There didn’t seem to be a great deal to look forward to; no proper jobs, not for we lads, anyway; no real prospect of getting a place of your own unless you settled for being trailer-trash, stuck in a freezing cold caravan in some farmer’s cow field. The Fen villages were just fading away. The smaller ones always had a kind of half-hearted or make-do appearance, like temporary staging posts in some dead-loss location in the Wild West of America. But now you could draw up a check-list and watch one thing disappear after another; High St. shops, family businesses from way back, the train service into town, the railway station itself, the late bus, then all the buses, the secondary school, the primary school, the cottage hospital, the doctor’s surgery, the public library, the banks, the police station, the vicar, then the church itself, the Post Office and then, the last thing of all to go, the pubs.
We all knew of local lads, older brothers, whatever, who had moved to the city, Peterborough or further away, to find a job and a place of their own.
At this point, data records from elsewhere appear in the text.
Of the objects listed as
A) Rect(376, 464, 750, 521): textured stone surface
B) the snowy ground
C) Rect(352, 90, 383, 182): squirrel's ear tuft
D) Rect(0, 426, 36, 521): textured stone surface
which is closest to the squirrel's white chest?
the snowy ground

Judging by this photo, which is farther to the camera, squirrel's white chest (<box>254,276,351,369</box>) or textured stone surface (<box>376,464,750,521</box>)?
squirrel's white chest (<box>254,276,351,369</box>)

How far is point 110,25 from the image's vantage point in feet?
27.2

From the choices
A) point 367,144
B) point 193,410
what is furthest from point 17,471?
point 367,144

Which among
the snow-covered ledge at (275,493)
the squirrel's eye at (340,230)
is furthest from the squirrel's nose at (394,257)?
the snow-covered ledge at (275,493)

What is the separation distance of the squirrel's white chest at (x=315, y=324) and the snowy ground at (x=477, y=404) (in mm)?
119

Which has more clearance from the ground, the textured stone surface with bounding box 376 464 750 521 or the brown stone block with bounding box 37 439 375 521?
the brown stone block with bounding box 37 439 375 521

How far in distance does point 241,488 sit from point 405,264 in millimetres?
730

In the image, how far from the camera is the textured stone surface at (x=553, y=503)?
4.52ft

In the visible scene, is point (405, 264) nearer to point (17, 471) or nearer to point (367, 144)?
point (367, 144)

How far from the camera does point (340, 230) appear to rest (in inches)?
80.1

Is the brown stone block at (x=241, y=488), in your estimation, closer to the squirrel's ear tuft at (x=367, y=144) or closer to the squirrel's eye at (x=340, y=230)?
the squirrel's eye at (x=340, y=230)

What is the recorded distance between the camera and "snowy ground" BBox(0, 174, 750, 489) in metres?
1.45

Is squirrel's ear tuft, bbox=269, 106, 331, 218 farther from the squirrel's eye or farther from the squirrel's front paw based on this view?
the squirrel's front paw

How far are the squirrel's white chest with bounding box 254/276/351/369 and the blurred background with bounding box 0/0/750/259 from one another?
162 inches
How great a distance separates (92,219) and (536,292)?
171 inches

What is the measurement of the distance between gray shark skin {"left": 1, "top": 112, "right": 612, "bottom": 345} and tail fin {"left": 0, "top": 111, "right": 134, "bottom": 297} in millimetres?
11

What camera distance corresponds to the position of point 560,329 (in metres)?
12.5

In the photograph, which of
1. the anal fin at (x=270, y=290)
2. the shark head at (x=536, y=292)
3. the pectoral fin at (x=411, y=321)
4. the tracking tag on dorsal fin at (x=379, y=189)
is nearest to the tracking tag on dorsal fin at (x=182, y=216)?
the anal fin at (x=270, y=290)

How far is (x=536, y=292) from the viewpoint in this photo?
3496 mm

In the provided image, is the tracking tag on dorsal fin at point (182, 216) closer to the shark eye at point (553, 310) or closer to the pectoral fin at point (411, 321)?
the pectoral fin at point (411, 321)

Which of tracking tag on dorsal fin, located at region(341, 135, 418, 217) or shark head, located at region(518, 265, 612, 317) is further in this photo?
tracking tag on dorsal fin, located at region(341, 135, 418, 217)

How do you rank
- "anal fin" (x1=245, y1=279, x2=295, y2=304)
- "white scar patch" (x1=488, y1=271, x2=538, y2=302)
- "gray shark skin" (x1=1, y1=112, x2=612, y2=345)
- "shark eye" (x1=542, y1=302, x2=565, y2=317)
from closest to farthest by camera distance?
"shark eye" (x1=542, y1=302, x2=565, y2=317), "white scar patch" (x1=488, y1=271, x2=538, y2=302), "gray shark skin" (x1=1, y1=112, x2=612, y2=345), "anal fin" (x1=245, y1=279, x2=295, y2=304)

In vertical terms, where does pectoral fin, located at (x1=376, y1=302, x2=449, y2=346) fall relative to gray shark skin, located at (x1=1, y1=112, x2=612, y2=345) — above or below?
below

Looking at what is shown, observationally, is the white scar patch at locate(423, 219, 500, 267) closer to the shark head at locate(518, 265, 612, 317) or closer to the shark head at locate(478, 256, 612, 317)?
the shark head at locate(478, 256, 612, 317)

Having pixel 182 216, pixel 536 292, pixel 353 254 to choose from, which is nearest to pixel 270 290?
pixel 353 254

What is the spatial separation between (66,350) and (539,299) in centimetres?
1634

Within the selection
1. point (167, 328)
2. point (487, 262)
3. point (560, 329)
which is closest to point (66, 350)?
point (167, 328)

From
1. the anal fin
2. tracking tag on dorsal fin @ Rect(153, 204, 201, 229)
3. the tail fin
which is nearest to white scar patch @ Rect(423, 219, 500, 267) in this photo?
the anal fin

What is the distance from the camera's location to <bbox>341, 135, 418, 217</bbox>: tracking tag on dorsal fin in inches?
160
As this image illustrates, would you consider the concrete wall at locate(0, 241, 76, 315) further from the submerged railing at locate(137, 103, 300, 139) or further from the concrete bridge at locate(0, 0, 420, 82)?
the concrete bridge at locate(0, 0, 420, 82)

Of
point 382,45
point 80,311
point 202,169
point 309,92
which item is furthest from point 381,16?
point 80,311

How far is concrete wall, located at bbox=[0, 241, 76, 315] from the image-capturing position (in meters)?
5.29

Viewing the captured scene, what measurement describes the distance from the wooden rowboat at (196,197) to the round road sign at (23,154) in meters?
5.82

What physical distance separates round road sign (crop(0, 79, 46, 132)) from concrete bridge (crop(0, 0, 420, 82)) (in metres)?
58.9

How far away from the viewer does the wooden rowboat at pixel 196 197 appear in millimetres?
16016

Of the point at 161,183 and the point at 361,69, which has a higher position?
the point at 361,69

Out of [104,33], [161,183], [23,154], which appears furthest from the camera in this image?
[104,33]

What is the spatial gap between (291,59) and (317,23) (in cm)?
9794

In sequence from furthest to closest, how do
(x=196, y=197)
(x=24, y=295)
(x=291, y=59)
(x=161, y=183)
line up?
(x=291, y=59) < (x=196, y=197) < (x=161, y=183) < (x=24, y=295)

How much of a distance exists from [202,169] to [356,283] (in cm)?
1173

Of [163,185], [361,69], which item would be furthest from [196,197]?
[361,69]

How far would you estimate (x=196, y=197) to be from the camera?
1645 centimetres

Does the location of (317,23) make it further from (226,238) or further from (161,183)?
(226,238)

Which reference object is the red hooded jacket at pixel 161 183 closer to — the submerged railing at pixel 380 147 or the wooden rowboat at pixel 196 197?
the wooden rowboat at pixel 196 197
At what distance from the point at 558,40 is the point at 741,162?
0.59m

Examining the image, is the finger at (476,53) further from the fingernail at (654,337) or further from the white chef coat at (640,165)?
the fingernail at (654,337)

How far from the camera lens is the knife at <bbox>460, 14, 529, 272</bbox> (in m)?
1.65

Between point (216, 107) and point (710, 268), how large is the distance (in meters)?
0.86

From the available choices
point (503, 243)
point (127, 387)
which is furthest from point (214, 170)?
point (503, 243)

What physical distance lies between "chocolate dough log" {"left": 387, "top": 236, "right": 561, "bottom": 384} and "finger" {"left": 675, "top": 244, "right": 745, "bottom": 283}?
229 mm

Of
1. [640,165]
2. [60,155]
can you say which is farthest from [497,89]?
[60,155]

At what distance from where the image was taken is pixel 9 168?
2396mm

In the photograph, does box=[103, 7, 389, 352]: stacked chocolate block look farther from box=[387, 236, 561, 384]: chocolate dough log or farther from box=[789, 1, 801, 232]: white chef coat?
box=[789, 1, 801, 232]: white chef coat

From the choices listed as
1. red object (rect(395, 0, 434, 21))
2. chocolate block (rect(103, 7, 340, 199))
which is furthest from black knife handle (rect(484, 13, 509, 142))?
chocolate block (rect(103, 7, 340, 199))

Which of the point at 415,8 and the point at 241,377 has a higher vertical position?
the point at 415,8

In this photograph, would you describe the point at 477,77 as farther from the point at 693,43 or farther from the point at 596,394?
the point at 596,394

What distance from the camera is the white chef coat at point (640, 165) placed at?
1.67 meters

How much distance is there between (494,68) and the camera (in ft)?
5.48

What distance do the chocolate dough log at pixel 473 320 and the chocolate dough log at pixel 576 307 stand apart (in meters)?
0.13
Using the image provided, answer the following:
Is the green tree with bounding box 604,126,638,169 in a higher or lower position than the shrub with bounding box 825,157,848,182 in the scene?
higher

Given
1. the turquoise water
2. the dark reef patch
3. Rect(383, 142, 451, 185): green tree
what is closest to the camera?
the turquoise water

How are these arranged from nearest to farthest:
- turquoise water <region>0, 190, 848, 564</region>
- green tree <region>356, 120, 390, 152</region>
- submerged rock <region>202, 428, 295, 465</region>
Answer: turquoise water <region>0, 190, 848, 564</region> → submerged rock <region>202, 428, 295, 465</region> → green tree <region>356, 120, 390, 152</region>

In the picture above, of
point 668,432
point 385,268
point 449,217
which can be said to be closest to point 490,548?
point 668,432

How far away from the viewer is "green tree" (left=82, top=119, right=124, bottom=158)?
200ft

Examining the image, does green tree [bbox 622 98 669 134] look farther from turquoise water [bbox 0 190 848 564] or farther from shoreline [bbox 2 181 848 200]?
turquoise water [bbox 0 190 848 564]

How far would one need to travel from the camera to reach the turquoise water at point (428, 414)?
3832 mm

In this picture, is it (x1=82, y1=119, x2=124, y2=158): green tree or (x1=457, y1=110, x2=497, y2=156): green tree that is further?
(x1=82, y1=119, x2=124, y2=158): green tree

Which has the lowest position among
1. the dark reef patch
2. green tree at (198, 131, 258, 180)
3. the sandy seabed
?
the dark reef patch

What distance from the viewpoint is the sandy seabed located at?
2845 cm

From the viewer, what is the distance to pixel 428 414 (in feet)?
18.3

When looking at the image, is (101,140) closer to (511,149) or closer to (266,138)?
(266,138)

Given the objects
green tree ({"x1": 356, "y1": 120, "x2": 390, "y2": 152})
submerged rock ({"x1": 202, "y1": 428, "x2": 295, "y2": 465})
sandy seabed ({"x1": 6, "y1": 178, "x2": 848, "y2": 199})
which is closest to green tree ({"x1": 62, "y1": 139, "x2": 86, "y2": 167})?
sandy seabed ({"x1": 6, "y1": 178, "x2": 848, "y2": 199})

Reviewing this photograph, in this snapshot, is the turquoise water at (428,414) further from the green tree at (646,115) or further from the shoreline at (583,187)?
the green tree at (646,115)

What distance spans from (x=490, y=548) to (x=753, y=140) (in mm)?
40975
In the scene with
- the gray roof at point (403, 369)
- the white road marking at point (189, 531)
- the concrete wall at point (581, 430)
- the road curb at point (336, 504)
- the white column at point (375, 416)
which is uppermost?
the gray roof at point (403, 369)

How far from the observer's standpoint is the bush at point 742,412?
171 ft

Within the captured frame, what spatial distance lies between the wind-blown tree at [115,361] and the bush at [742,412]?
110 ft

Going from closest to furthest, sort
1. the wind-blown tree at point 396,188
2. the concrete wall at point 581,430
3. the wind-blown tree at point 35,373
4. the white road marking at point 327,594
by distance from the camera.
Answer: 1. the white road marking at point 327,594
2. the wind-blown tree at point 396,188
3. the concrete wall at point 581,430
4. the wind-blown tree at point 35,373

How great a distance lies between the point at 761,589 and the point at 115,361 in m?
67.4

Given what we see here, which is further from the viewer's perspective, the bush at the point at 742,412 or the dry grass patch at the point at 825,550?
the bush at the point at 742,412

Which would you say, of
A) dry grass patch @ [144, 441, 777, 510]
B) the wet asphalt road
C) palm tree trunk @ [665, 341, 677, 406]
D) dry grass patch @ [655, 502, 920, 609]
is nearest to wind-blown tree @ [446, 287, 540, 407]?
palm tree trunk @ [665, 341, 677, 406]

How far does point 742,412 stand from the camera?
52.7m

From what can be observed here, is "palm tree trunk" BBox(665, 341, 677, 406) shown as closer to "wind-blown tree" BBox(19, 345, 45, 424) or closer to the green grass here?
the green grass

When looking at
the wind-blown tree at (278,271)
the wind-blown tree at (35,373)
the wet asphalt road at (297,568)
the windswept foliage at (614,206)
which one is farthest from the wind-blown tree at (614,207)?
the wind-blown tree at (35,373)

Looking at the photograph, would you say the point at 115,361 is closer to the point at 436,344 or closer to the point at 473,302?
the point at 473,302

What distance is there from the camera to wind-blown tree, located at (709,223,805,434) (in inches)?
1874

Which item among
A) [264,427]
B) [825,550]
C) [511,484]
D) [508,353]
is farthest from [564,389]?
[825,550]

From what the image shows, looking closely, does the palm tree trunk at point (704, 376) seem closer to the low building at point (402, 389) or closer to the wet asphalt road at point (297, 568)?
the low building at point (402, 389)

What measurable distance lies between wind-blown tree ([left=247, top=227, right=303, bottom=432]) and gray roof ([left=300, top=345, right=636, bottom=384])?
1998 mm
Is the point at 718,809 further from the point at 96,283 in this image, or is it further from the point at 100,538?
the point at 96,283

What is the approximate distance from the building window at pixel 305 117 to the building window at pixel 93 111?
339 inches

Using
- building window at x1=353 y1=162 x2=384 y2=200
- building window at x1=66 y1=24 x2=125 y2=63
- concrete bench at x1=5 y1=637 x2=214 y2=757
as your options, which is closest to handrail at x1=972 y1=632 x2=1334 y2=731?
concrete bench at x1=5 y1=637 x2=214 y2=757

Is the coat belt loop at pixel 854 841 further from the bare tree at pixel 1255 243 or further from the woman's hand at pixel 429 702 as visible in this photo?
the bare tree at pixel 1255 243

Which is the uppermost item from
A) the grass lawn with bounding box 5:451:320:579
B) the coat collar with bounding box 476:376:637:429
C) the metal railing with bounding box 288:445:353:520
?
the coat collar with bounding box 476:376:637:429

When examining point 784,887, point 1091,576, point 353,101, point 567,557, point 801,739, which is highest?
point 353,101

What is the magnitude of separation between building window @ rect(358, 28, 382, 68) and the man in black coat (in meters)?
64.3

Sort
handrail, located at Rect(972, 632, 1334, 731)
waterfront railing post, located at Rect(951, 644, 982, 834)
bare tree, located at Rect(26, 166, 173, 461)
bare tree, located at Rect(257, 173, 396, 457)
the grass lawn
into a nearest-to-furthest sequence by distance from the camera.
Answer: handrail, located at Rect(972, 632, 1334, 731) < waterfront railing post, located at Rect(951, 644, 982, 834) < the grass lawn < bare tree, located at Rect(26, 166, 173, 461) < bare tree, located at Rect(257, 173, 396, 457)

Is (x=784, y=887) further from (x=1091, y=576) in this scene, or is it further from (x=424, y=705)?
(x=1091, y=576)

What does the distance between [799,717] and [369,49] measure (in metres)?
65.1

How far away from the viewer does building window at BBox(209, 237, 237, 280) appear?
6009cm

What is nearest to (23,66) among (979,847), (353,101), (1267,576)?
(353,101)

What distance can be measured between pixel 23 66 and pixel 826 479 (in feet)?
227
They had a hard time finding work as a country boy with no local contacts, nobody to pull strings or put in a word for them. You had to live in a bedsit or whatever for years before they’d even put you on the waiting list for a council place, and even then, the best you could hope for was a flat on the worst crime & drugs-infested high-density estate on the outer edge of the city. So there we all were, stuck, with no way out, or round, or through. Whether you moved or stayed, there wasn’t much to get enthusiastic about.
What is it that draws us back to the water, again and again? Why do we feel such a sense of peace and tranquility here, and nowhere else but here? Is this where the ancestral fish-thing in each of us feels most at home? Or are there still fishy things deep in there now, calling us home?
The Fen villages stand on what used to be islands of higher ground, surrounded until quite recently by marsh and fen. They were isolated communities, cut off from the outside world by the surrounding marshland and water. In the past, the Fens were a place of refuge for fugitives, outlaws and persecuted religious groups. The Fen people were nicknamed “yellow-bellies” on the basis of their aquatic way of life and because their ancestors were supposed to have interbred with the water-dwelling local wildlife of frogs, newts and toads. More to the point, the isolated character of the Fen villages, and the difficulty of travelling from one village to another, meant that the Fen communities were prone to in-breeding. This problem was eventually diminished by the draining of the Fens for purposes of agriculture and, as in other rural areas, by the advent of the bicycle, which allowed eager young lads access to girls in more distant communities and to distribute their genetic inheritance more widely in the process; but people still say that babies in the remoter villages are born with webbed feet.